Community collaboration can be more than just the Firewise USA program. Community members can also develop a Community Wildfire Protection Plan (CWPP) that provides communities with a written plan that identifies wildfire hazards and the means for mitigating them. The project comes out of Title 1 of the Healthy Forests Restoration Act, passed by Congress in 2003, with the objective to, in part, “reduce the risks of damage to communities, municipal water supplies, and federal lands from catastrophic wildfire.” Ultimately, the plan requires collaboration between local community and municipality resources, state and federal agencies, and other stakeholders to prioritize action that addresses local conditions and protects values at risk should a wildfire occur. Other requirements for a CWPP include prioritizing fuel reduction on federal and nonfederal land.
Landowners within a 10-mile radius of a national forest can apply for funding through the Community Protection Program (CPP), which provides grants to help mitigate the cost of fuel reduction projects. Communities interested in getting a CWPP and landowners interested in applying for CPP funding should contact their state forest agency for more advice. Fire managers can also consult the IAFC’s A Fire Service Leader’s Guide To Preparing a Wildfire Community Protection Plan at www.wildlandfirersg.org/Portals/18/Resources/Resources/CWPP%20Leader’s%20Guide%20Normal%20Res.pdf.

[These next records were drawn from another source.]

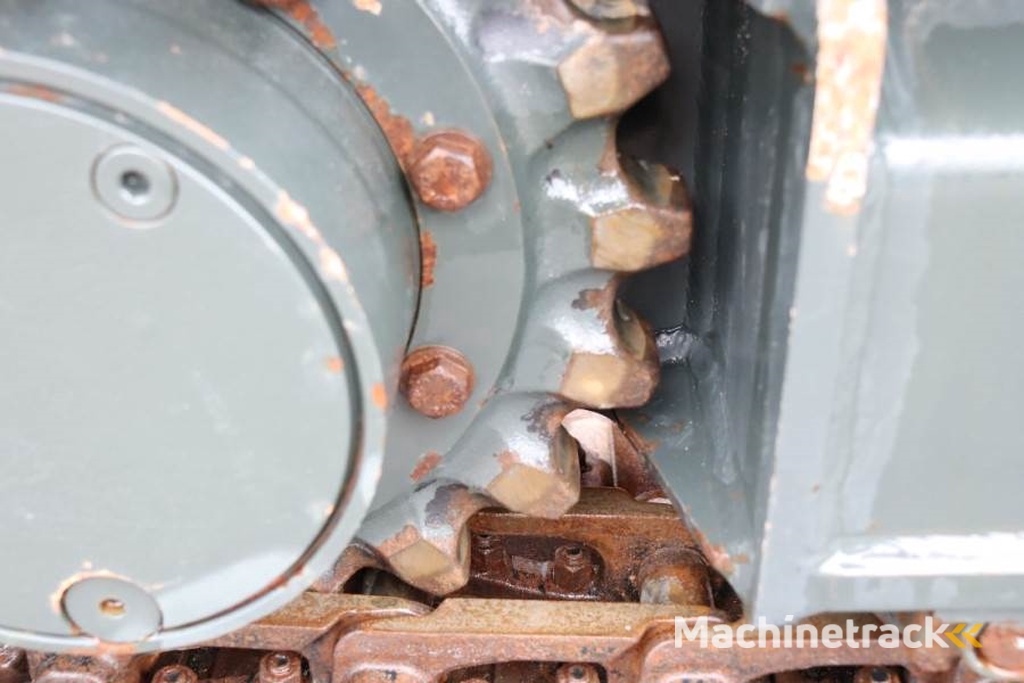 Nagano S15Auj Valid inspection, Diesel, 15 m Working Heig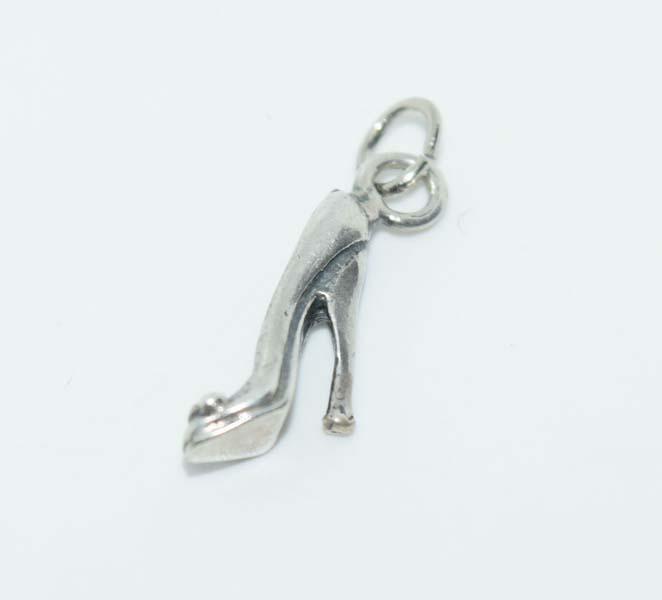 Tested Sterling High Heal Charm (1 of 3)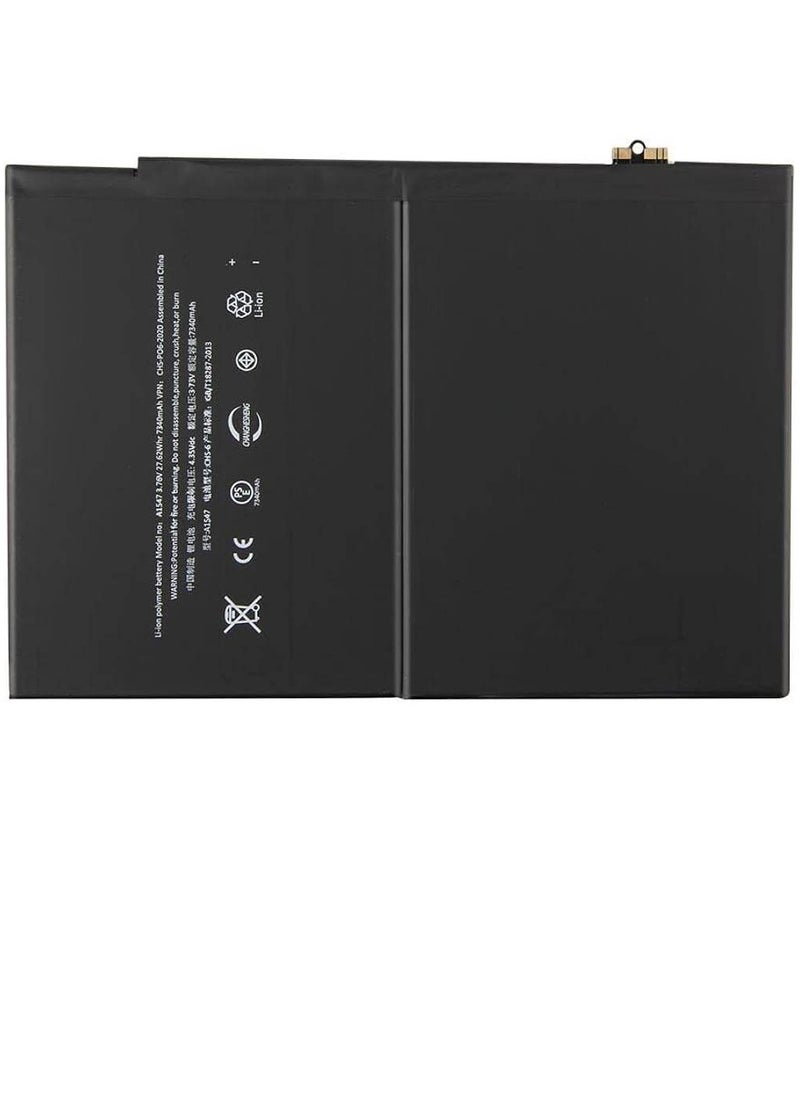 GENNEXT - High Quality Original Replacement Battery For Apple iPad 6 - Image 1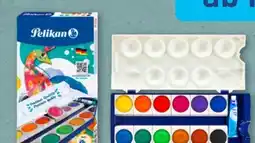 Aldi Nord Pelikan Wasserfarbkästen K12 Angebot
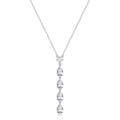 Collana Girocollo Fancy in Argento con Cascata di Gocce – Brosway FIW114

Ultimately, programs and resources are available to help mitigate the dangers of wildfire facing communities in the WUI. It all begins with motivated residents, emergency response personnel, local government, and other stakeholders working together to plan and reduce their risk.
BRIAN R. HAINES has been a public information officer (PIO) for the North Carolina (NC) Forest Service since 2007, where he has also worked as a nationally qualified Type 2 PIO on many large wildfires in NC and across the nation and is working toward becoming a Type 1 PIO. He co-chairs the communications committee on the NC Prescribed Fire Council. As part of a cadre of instructors, Haines has helped teach the National Wildfire Coordinating Group S203, Introduction to Incident Information, and M410, Facilitative Instructor, courses.